As we explain in this week's edition of Market Edges, investors have begun pricing in the rising probability of a Fed rate cut. As a result, bond market volatility is picking up.
These disconcerting signals were largely ignored in last week's counter-trend rally. From a Factor Exposure perspective, the biggest bounces (vs. May’s lows) were Counter TREND as well:
- HIGH BETA stocks led the bounce at +5.5% on the week (but are down -4.3% in the last month)
- SMALL CAP stocks were +4.8% on the week (but are down -4.5% in the last month)
*Mean performance of Top Quartile vs. Bottom Quartile, SP500 companies
With a 70% probability of a July Fed Cut priced-in, what happens if the Fed doesn’t cut on time (or by enough)? We think the data hasn't yet deteriorated enough to fulfill the market's expectations at the June FOMC meeting. If the Fed isn't dovish enough, that could royally spook financial markets.

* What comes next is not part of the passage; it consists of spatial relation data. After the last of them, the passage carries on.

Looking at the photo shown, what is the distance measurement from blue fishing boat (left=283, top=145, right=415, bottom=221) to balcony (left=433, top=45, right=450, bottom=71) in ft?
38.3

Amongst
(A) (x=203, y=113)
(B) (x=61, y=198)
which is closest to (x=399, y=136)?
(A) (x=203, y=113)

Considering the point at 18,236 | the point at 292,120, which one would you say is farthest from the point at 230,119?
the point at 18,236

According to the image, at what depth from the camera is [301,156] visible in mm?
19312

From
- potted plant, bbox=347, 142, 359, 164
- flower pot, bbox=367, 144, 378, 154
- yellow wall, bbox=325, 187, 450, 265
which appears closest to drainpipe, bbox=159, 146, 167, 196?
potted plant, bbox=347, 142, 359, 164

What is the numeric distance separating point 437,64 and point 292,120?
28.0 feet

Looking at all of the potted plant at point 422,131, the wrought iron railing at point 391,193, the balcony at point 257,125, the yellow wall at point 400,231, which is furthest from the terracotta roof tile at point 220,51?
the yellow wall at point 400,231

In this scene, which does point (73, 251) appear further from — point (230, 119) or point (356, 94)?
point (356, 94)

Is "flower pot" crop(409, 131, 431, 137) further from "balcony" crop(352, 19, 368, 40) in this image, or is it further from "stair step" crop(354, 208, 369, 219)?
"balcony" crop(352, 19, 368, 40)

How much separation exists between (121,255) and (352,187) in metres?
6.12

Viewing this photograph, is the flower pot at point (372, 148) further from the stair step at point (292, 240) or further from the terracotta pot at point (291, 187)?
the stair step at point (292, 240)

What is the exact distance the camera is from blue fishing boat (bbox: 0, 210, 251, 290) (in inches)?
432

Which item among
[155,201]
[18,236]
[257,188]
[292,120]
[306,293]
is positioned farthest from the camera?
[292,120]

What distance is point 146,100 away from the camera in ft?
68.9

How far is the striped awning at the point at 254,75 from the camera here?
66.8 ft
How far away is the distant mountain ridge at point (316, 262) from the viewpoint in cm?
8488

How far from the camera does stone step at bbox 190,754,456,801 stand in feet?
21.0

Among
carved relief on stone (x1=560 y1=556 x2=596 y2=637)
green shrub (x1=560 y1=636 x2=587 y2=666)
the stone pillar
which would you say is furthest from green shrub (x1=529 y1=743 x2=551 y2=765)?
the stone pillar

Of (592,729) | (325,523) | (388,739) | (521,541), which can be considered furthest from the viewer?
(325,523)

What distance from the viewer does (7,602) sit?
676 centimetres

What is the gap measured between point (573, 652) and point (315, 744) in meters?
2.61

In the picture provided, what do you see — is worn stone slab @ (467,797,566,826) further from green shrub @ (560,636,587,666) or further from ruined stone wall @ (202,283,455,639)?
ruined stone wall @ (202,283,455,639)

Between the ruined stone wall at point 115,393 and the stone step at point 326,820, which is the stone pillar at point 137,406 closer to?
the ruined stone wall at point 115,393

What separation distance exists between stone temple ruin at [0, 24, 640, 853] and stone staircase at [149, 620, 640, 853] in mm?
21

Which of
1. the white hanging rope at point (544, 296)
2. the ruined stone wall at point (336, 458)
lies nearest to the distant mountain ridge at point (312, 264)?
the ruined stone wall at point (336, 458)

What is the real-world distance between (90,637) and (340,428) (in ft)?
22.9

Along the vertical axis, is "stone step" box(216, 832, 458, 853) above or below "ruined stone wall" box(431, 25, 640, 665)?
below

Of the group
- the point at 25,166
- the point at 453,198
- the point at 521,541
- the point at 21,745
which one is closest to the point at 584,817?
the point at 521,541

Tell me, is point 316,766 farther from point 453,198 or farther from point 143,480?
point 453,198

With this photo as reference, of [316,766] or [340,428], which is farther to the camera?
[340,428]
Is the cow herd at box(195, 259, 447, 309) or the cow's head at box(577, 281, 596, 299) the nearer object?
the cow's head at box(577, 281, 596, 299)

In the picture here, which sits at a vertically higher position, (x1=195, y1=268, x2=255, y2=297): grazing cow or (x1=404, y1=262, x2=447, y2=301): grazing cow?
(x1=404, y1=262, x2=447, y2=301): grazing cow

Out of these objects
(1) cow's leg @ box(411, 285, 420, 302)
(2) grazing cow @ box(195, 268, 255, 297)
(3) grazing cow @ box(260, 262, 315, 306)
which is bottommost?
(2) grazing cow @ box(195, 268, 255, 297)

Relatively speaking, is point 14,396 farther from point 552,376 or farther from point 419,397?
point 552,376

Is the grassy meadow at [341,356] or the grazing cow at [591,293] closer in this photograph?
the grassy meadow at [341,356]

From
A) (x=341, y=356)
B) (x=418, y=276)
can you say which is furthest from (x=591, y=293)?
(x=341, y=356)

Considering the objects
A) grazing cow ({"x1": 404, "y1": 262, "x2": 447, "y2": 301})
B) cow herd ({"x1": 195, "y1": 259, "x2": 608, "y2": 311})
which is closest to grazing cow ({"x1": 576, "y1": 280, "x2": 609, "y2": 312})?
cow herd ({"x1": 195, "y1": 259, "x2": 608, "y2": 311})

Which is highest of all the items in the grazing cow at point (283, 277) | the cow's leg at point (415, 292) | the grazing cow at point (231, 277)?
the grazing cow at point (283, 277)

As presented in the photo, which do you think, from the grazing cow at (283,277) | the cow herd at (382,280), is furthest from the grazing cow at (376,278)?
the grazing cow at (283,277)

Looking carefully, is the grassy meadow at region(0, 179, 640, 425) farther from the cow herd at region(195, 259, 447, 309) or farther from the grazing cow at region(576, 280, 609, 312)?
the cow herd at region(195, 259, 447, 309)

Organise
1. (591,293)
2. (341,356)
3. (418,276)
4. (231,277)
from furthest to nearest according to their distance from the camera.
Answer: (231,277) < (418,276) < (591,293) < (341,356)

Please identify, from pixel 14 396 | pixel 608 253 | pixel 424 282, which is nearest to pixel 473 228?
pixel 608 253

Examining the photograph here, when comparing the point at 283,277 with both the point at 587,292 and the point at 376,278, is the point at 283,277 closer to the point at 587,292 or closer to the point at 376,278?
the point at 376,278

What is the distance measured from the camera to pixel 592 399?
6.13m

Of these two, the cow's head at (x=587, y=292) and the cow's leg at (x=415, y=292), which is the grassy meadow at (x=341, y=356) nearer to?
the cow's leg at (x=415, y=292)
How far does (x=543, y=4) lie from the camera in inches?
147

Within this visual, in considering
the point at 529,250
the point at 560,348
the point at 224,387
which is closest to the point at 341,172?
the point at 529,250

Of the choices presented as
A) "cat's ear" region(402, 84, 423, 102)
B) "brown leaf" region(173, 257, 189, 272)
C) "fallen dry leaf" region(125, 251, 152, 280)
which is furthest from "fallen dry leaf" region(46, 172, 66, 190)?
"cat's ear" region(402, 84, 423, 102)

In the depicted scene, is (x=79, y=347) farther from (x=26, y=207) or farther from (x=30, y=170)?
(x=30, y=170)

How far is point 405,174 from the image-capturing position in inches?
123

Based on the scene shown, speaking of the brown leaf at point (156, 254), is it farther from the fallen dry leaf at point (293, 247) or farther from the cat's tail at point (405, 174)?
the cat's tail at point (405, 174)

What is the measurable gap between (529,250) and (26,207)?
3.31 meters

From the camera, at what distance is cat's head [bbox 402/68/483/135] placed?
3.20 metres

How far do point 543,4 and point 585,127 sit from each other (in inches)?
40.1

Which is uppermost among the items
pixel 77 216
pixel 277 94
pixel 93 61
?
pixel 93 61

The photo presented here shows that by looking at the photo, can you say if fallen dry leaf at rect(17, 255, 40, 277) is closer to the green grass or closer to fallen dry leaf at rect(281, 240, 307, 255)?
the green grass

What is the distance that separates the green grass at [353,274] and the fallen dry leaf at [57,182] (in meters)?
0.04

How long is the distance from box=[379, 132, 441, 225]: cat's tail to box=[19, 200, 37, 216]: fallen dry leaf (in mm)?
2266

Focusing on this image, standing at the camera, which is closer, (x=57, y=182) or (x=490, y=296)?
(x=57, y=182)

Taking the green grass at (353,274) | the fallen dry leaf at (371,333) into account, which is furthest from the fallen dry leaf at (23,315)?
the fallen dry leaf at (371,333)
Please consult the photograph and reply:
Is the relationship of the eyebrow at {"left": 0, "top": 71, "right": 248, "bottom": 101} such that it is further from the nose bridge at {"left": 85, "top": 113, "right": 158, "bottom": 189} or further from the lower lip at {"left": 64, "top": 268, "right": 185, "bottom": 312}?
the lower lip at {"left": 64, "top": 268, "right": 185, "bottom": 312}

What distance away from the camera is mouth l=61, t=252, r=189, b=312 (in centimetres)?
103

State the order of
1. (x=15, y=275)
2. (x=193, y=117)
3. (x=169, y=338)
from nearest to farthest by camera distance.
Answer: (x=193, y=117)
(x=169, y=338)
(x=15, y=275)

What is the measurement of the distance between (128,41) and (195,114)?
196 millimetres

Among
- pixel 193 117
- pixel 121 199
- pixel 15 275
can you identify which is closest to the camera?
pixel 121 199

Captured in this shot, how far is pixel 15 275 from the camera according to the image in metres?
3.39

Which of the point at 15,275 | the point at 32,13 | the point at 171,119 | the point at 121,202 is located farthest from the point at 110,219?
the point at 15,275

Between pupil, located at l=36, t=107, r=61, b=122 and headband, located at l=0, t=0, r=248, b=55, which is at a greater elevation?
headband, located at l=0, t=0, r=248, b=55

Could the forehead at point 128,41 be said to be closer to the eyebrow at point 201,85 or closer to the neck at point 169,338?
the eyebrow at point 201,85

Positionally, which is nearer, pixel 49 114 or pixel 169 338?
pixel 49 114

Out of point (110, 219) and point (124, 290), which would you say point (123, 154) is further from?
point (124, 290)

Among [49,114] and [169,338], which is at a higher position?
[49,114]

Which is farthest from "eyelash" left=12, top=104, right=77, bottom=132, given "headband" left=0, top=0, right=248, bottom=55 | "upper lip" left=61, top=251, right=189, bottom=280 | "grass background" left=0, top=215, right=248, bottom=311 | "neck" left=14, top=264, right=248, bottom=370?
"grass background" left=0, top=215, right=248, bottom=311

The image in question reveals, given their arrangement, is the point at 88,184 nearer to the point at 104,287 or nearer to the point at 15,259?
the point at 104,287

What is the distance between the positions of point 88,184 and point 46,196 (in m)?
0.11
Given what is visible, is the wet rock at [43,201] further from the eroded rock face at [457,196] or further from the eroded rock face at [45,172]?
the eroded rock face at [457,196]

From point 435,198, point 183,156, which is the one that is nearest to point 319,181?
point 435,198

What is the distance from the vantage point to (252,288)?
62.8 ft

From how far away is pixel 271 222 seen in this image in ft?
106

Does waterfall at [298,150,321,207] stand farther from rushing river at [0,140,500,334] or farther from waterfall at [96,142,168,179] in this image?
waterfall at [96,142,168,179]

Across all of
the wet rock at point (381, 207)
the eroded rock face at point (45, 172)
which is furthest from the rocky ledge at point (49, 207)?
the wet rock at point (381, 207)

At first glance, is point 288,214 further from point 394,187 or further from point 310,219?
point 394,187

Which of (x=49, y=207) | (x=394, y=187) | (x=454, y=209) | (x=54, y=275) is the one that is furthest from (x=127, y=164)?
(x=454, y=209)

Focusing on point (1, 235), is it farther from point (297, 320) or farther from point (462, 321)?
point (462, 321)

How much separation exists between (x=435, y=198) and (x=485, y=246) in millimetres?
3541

We're of the view that 2Q GDP data to be reported on July 26 and CPI data in August, coupled with our outlook for an earnings recession in 2Q/3Q and probable resulting market selloff, will provide sufficient data ammunition for a September rate cut.
As Senior Macro analyst Darius Dale explains, in discussing recent volatility in the MOVE index (see What the Media Missed below for more):
"That's a real big signal to investors that the Fed is behind the curve. So if the Fed waits until September to cut, these counter-trend bounces could really fade and dissipate. So that's the real big risk, it’s that the 2019 dot is moving and there's only one way to go once the horse leaves the barn."
Ignore the bond market's signals at your own peril.